▶ What is needed: Type out the whole listing again exactly, pictures omitted.
○ ○ ○ ○ ○
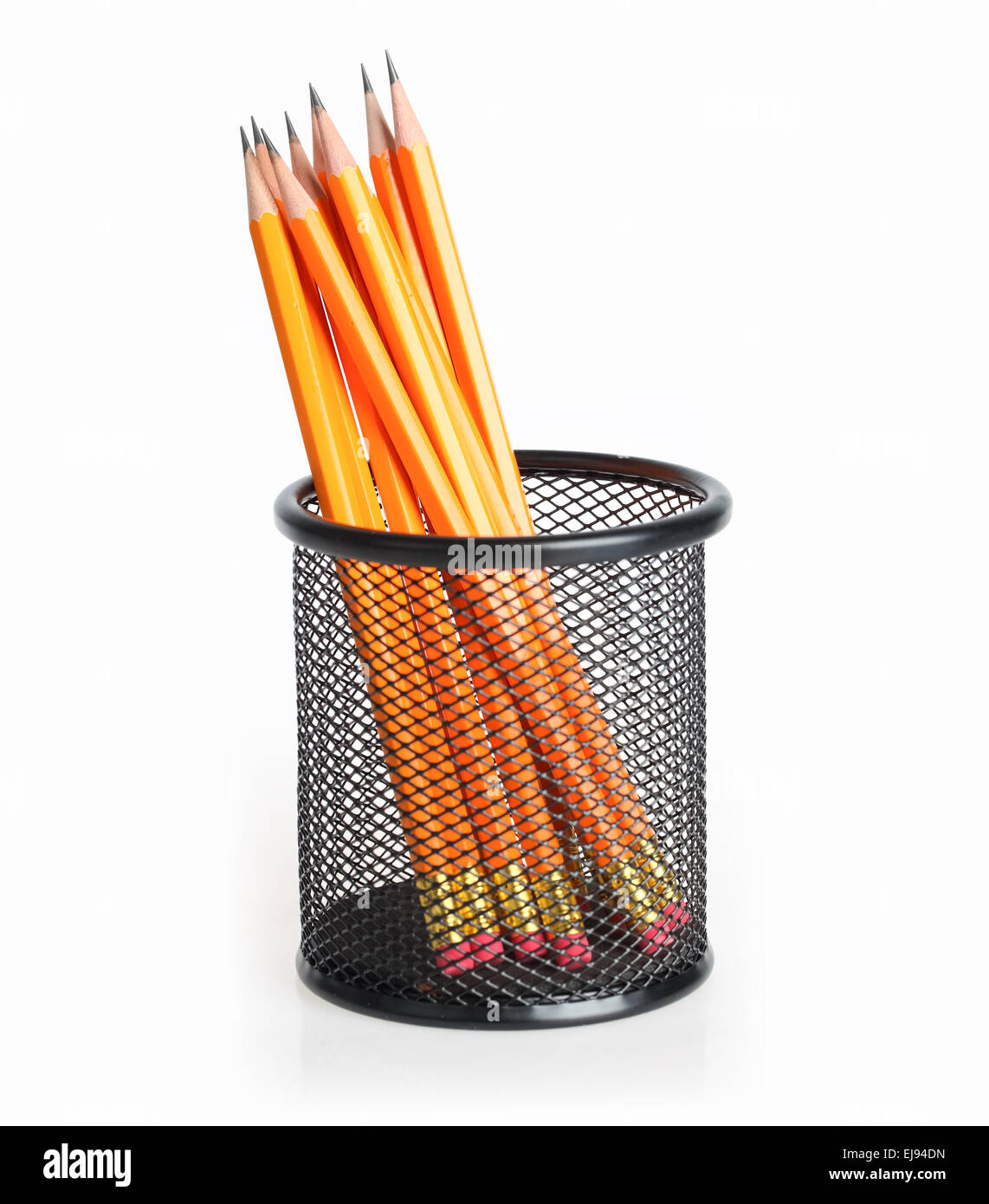 pencil stand - Stock Image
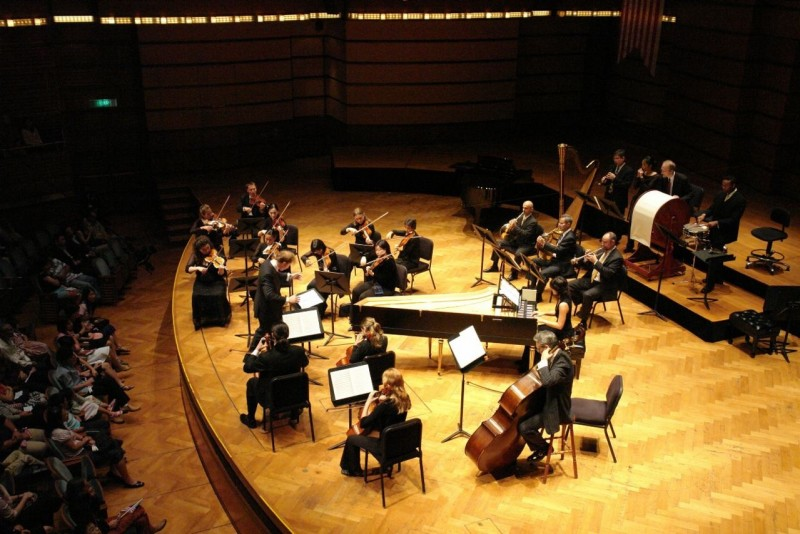 Malaysian Philharmonic Chamber Players Kuala Lumpur Dewan Philharmonic Petronas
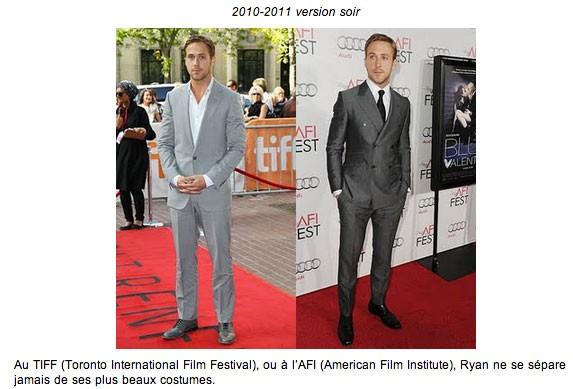 Pourquoi-Ryan-Gosling-est-l'homme-GQ-de-l'année--5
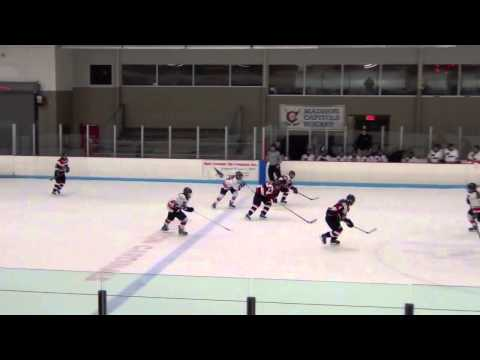 02-14-14 Fury vs Thunder Bay Queens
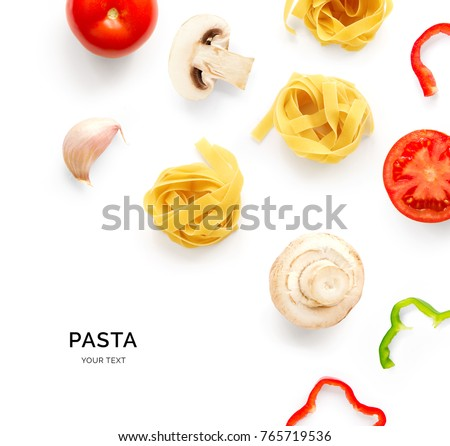 Seamless pattern with pasta, tomato, champignon and pepper. Food abstract background. Pasta and vegetables on the white background.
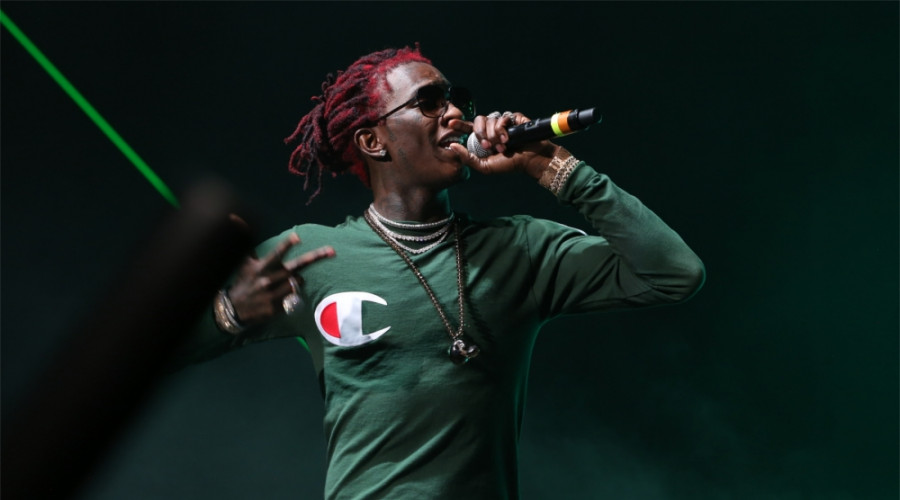 Young Thug op #CoulCaf18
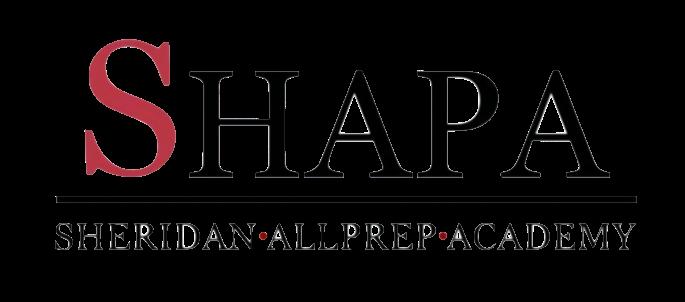 Sheridan AllPrep Academy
○ ○ ○ ○ ○
▶ Response to the exercise:
 pencil stand - Stock Image
 Malaysian Philharmonic Chamber Players Kuala Lumpur Dewan Philharmonic Petronas
 Pourquoi-Ryan-Gosling-est-l'homme-GQ-de-l'année--5
 02-14-14 Fury vs Thunder Bay Queens
 Seamless pattern with pasta, tomato, champignon and pepper. Food abstract background. Pasta and vegetables on the white background.
 Young Thug op #CoulCaf18
 Sheridan AllPrep Academy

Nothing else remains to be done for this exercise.